With the holidays upon us, the next Week in Review will be on January 7th, 2022. We will have the latest jobs, manufacturing, and services numbers.


The Most Wonderful Time of the Year

The end of the year is a natural time to reflect and take stock of our lives. With the robust economy, solid labor market, and strong investment returns, it’s easy to forget how far we have come during this pandemic, and the immense strides made in just the past eight months alone. Vaccines are undoubtedly a very charged topic these days, but no matter where one might stand on the issue, their introduction along with better treatments have allowed life to begin to resemble something far more normal than when I sat here writing to you all just last year. 
The sheer resiliency of humans to rise in the face of adversity has given way to hope, a renewed energy, and a drive within us all to reconnect with friends and family. Linda and I are so appreciative to now have the opportunity to rekindle our relationships with our friends and clients, far and wide. When I think back to moments most special to me this past year, the ability to resume our family’s holiday lunch is certainly at the top of my list. I am incredibly grateful for the celebration shared with my wife, Linda, my sons Sloan and Tyler, my daughters-in-law Jessica and Sarah, and of course my grandsons Caden, Dillon, Glenn, and Porter. It’s said that distance makes the heart grow fonder. In this case, it may have been quarantine that imposed that upon us, but the reunion was all the sweeter with the time that had passed.

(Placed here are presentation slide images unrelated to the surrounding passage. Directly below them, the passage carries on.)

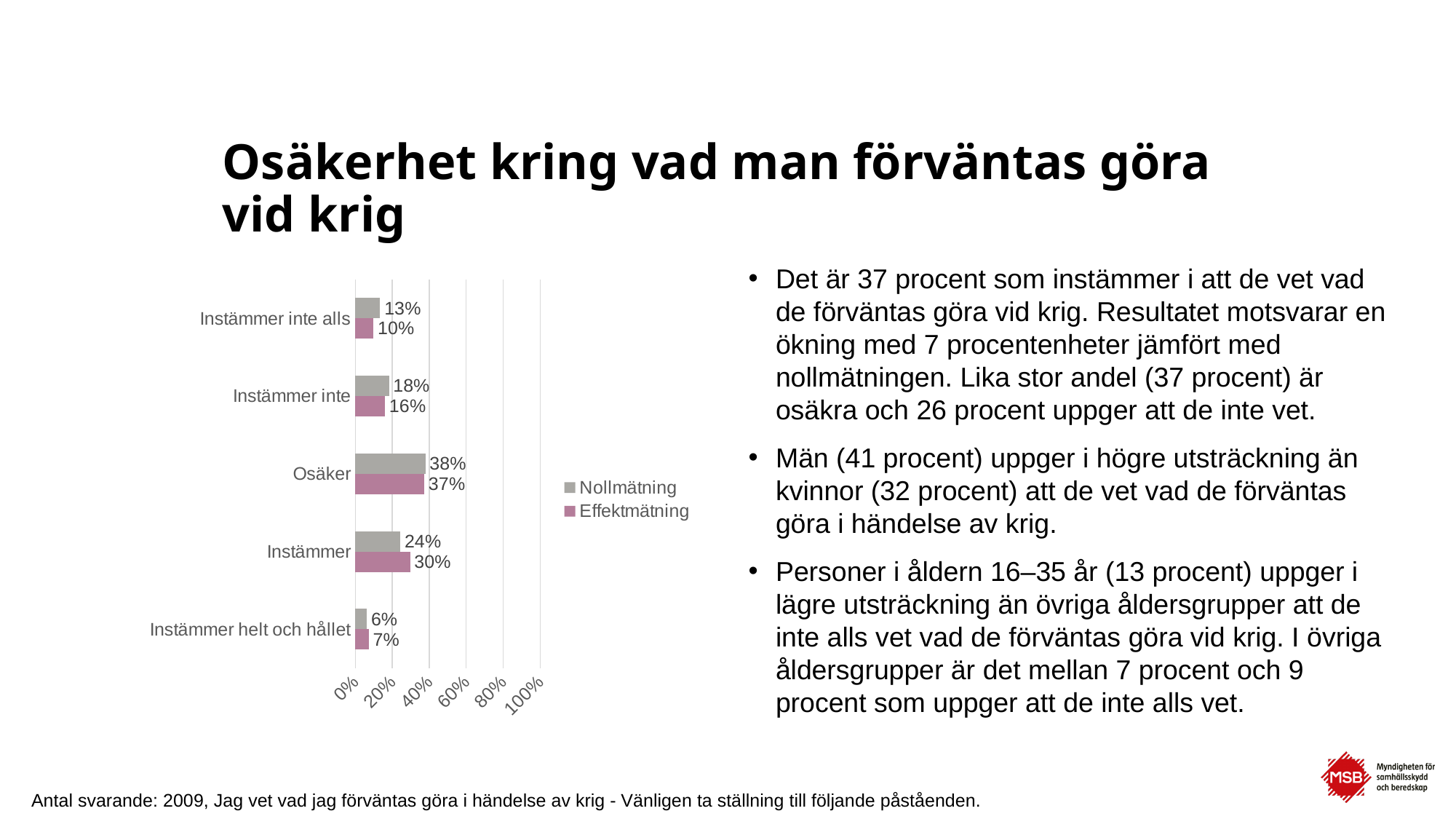
What is the Effektmätning value for Instämmer inte alls? 10% How many categories are shown on the chart? 5 Which series is shown in pink/purple in the legend? Effektmätning What is the Nollmätning value for Instämmer helt och hållet? 6% Which category has the highest Effektmätning value? Osäker Which category has the lowest Nollmätning value? Instämmer helt och hållet For Instämmer inte, which is larger: the Nollmätning value or the Effektmätning value? Nollmätning What is the difference between the Effektmätning and Nollmätning values for Instämmer? 6 percentage points What kind of chart is shown on the slide? Bar chart How many series does the legend list? 2 What is the Nollmätning value for Osäker? 38% What is the Effektmätning value for Instämmer? 30%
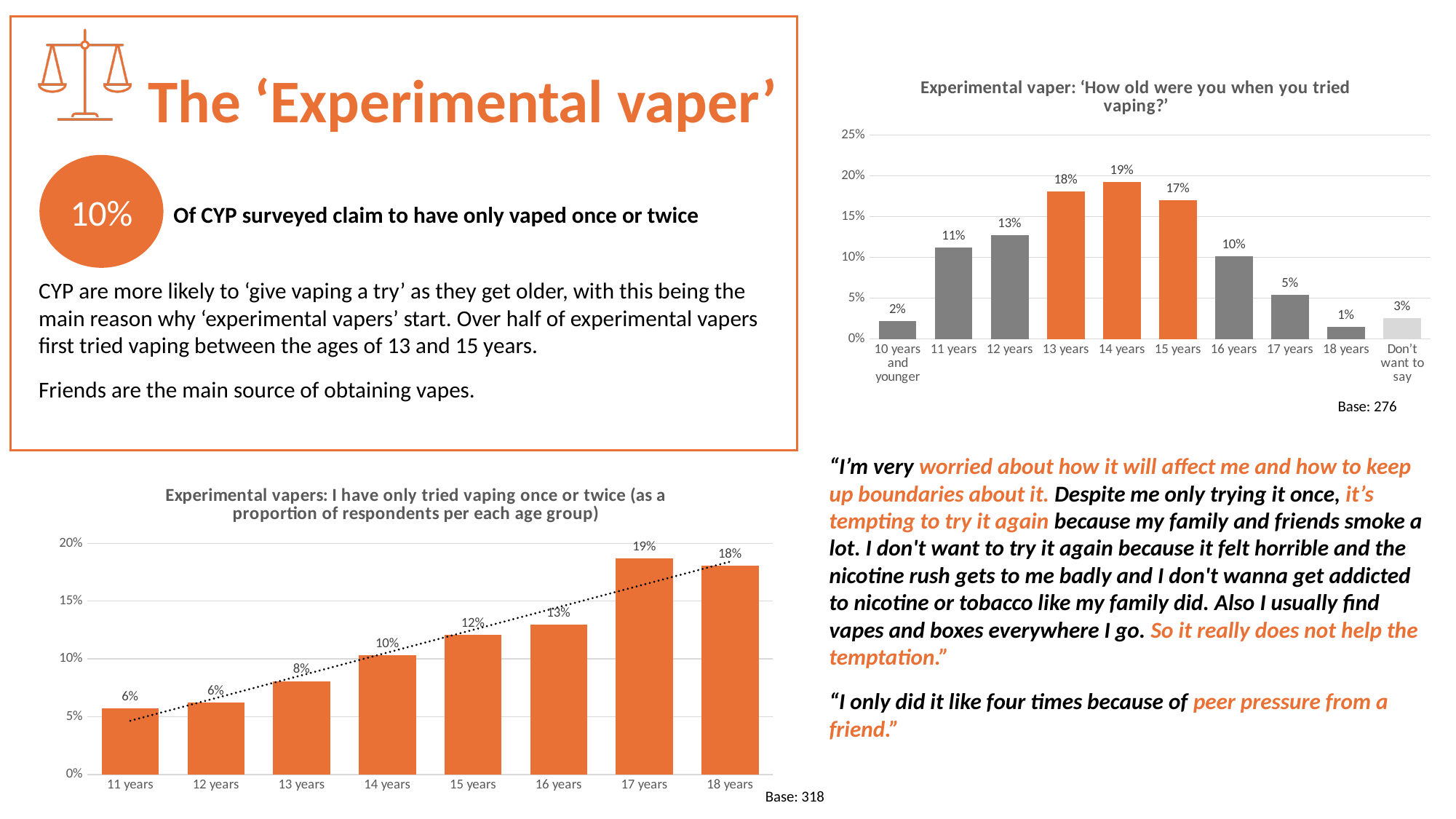
In the chart 'Experimental vaper: How old were you when you tried vaping?', which age category has the highest value? 14 years In the chart 'Experimental vaper: How old were you when you tried vaping?', what is the value for 'Don't want to say'? 3% In the chart 'Experimental vapers: I have only tried vaping once or twice', do the values generally rise or fall from 11 years to 18 years? rise In the chart 'Experimental vapers: I have only tried vaping once or twice', which age group has the highest value? 17 years What type of chart is 'Experimental vapers: I have only tried vaping once or twice'? bar chart In the chart 'Experimental vaper: How old were you when you tried vaping?', which category has the lowest value? 18 years In the chart 'Experimental vapers: I have only tried vaping once or twice', what is the value for 15 years? 12% In the chart 'Experimental vaper: How old were you when you tried vaping?', how many categories are shown on the x axis? 10 In the chart 'Experimental vaper: How old were you when you tried vaping?', which bars are coloured orange? 13 years, 14 years and 15 years In the chart 'Experimental vapers: I have only tried vaping once or twice', what is the difference between the values for 18 years and 11 years? 12% In the chart 'Experimental vaper: How old were you when you tried vaping?', what is the value for 14 years? 19% In the chart 'Experimental vaper: How old were you when you tried vaping?', what is the difference between the values for 13 years and 16 years? 8%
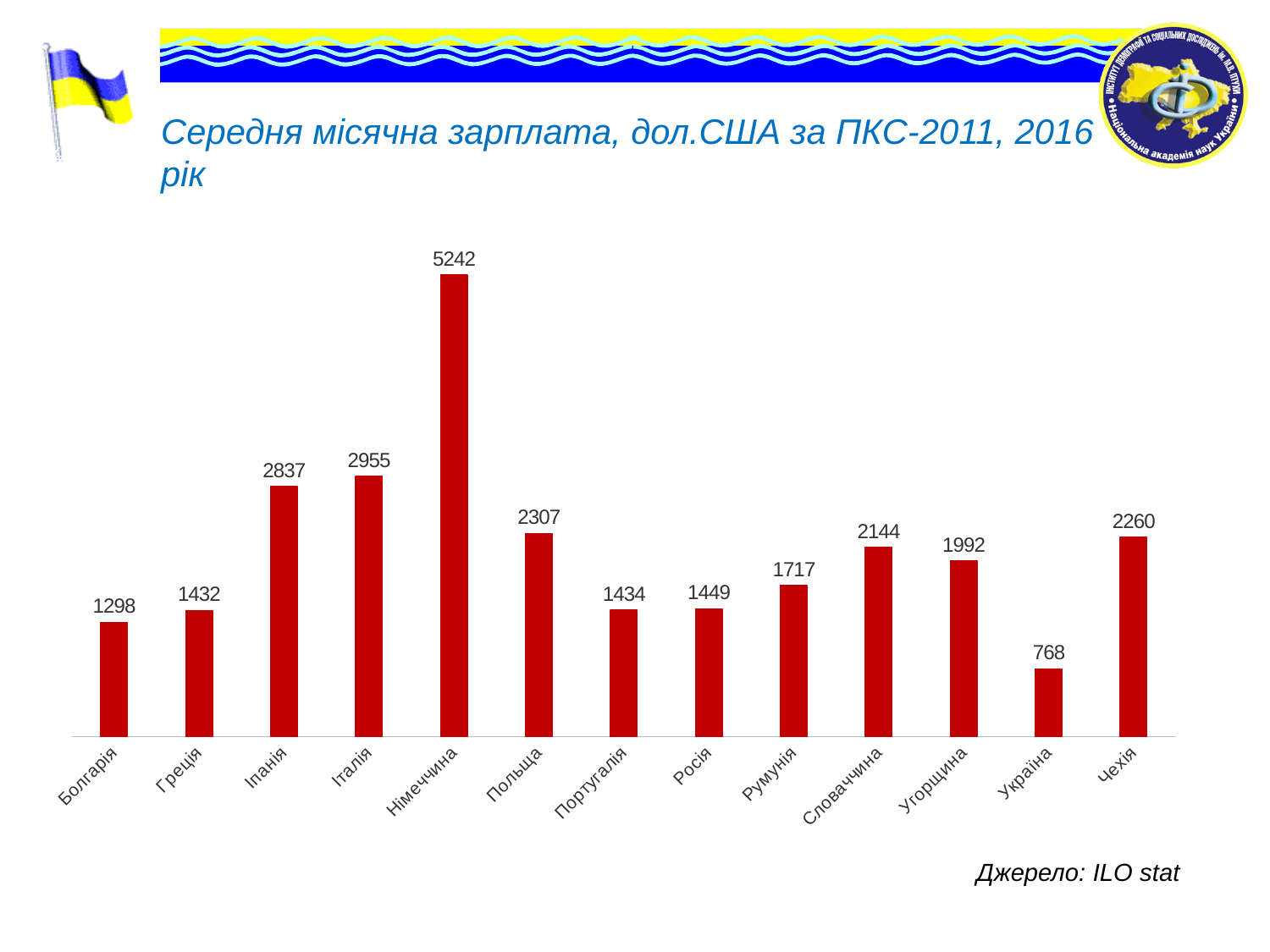
What is the value for Словаччина? 2144 Which country has the highest value? Німеччина What kind of chart is shown on the slide? bar chart What source is cited below the chart? ILO stat What is the value for Україна? 768 How many countries are shown in the chart? 13 Which country has the lowest value? Україна What is the value for Німеччина? 5242 What is the difference between the values for Італія and Іпанія? 118 What is the difference between the values for Чехія and Україна? 1492 Which is larger, the value for Угорщина or the value for Румунія? Угорщина What is the value for Польща? 2307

Anyone that knows me knows that I hold the Ponies deep in my heart, and the ability to finally attend SMU’s games in person was a particular joy.  SMU posted a solid football season this year, and Linda and I enjoyed cheering them on from the stadium. I hope everyone knows how passionate I am about our firm as well. I consider the clients and staff of Probity Advisors to be part of my extended family, and it is for that reason that I was incredibly appreciative when we were finally able to open our office again. It just so happens that we had completed a full remodel of our offices immediately prior to the initial Covid wave, meaning that we hadn’t had the opportunity to host anyone in the new space until this past July. 
We continue to accommodate virtual and in-person meetings, but resuming regular, face-to-face interactions has been immensely rewarding and has reinvigorated our entire staff’s commitment to serve. We welcome you to visit any time you are so inclined.

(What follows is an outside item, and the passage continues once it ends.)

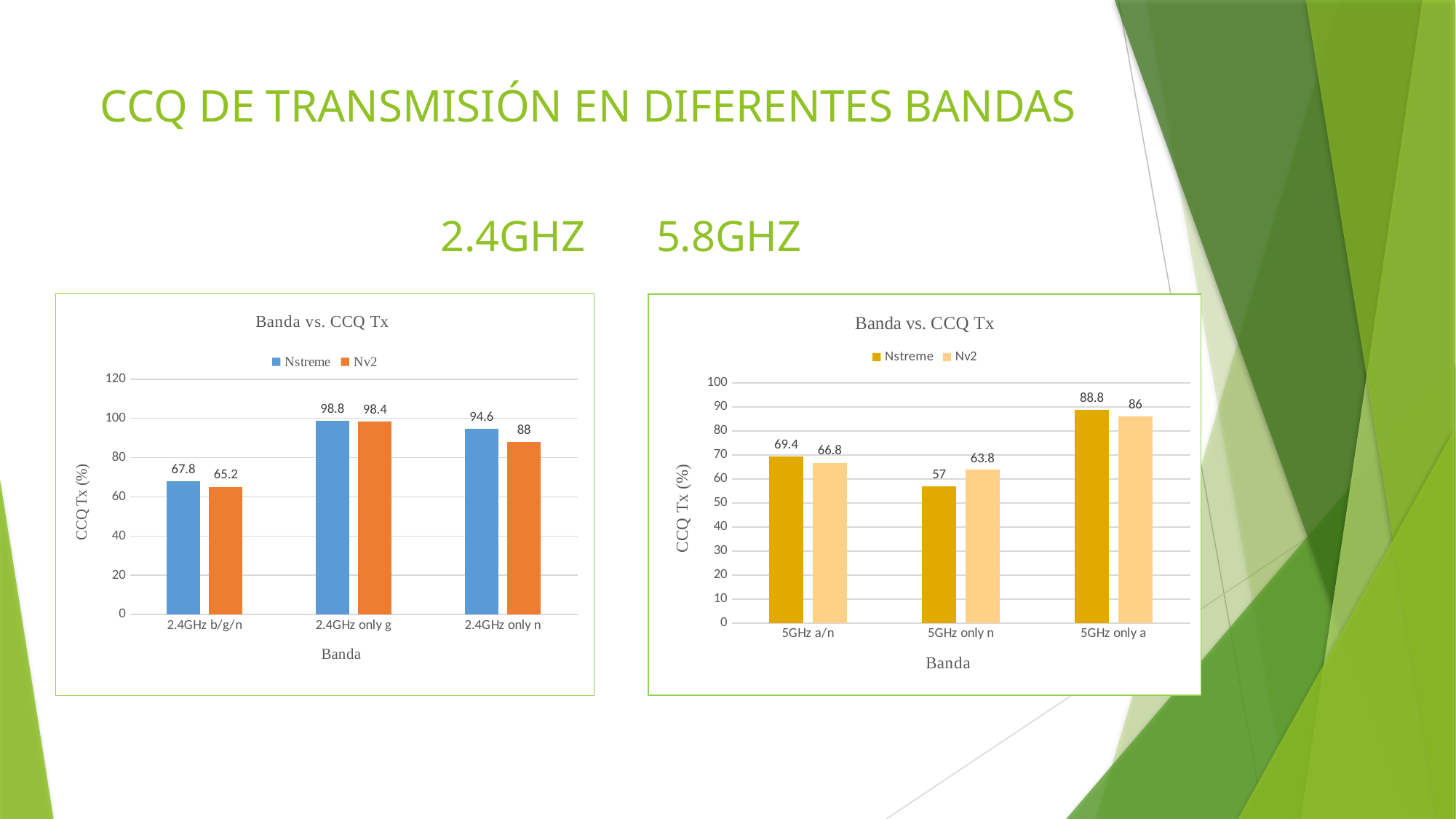
In the right chart (5.8GHz), which category has the highest Nstreme value? 5GHz only a What type of chart is the left chart (2.4GHz)? Bar chart In the left chart (2.4GHz), what is the difference between the Nstreme and Nv2 values for 2.4GHz only n? 6.6 In the right chart (5.8GHz), what is the difference between the Nstreme values for 5GHz only a and 5GHz only n? 31.8 In the left chart (2.4GHz), what is the Nstreme value for 2.4GHz only g? 98.8 In the right chart (5.8GHz), how many series does the legend list? 2 In the left chart (2.4GHz), what is the Nv2 value for 2.4GHz b/g/n? 65.2 In the right chart (5.8GHz), what is the Nv2 value for 5GHz only n? 63.8 In the right chart (5.8GHz), which is larger for 5GHz only n: Nstreme or Nv2? Nv2 What is the y-axis label of the right chart (5.8GHz)? CCQ Tx (%) In the left chart (2.4GHz), which category has the lowest Nv2 value? 2.4GHz b/g/n In the left chart (2.4GHz), how many categories are shown on the x axis? 3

In a word, 2021 was wonderful. Wonderful in the human resiliency we witnessed. Wonderful in the innovations we saw developed. Wonderful in finally being liberated to make personal connections once again. All of us at Probity Advisors, Inc. can’t thank you enough for your friendship and our valued relationship. We hope 2022 will be another wonderful year overflowing with hope, happiness, and good health for you and your loved ones.